Stored data entries:
━━━━━━━━━━━━━━━━━━━━━━━━━━━━━━

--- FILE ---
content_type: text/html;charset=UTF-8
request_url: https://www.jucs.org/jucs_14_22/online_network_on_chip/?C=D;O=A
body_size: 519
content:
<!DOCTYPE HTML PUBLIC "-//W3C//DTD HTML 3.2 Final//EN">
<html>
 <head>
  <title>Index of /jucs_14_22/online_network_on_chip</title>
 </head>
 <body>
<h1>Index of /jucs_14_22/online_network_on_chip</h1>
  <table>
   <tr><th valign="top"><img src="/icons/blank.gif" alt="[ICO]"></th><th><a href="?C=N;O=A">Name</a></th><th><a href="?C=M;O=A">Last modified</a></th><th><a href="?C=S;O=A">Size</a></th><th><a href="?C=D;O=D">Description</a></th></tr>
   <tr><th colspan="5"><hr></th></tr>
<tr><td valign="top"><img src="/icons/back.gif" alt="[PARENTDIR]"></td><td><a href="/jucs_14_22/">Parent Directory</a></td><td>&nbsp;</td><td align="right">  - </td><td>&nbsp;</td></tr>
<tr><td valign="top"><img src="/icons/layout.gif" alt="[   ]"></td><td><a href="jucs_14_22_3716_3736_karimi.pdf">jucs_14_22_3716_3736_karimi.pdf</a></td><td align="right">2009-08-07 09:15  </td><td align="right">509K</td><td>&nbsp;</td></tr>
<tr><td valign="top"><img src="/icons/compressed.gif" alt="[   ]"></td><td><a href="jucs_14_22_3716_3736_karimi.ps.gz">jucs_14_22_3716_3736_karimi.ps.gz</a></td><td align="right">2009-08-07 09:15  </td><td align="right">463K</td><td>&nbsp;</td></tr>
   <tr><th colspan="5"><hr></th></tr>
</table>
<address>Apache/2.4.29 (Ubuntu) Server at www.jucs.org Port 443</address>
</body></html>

━━━━━━━━━━━━━━━━━━━━━━━━━━━━━━

Restate each of the entries above verbatim.

--- FILE ---
content_type: text/html;charset=UTF-8
request_url: https://www.jucs.org/jucs_14_22/online_network_on_chip/?C=D;O=A
body_size: 519
content:
<!DOCTYPE HTML PUBLIC "-//W3C//DTD HTML 3.2 Final//EN">
<html>
 <head>
  <title>Index of /jucs_14_22/online_network_on_chip</title>
 </head>
 <body>
<h1>Index of /jucs_14_22/online_network_on_chip</h1>
  <table>
   <tr><th valign="top"><img src="/icons/blank.gif" alt="[ICO]"></th><th><a href="?C=N;O=A">Name</a></th><th><a href="?C=M;O=A">Last modified</a></th><th><a href="?C=S;O=A">Size</a></th><th><a href="?C=D;O=D">Description</a></th></tr>
   <tr><th colspan="5"><hr></th></tr>
<tr><td valign="top"><img src="/icons/back.gif" alt="[PARENTDIR]"></td><td><a href="/jucs_14_22/">Parent Directory</a></td><td>&nbsp;</td><td align="right">  - </td><td>&nbsp;</td></tr>
<tr><td valign="top"><img src="/icons/layout.gif" alt="[   ]"></td><td><a href="jucs_14_22_3716_3736_karimi.pdf">jucs_14_22_3716_3736_karimi.pdf</a></td><td align="right">2009-08-07 09:15  </td><td align="right">509K</td><td>&nbsp;</td></tr>
<tr><td valign="top"><img src="/icons/compressed.gif" alt="[   ]"></td><td><a href="jucs_14_22_3716_3736_karimi.ps.gz">jucs_14_22_3716_3736_karimi.ps.gz</a></td><td align="right">2009-08-07 09:15  </td><td align="right">463K</td><td>&nbsp;</td></tr>
   <tr><th colspan="5"><hr></th></tr>
</table>
<address>Apache/2.4.29 (Ubuntu) Server at www.jucs.org Port 443</address>
</body></html>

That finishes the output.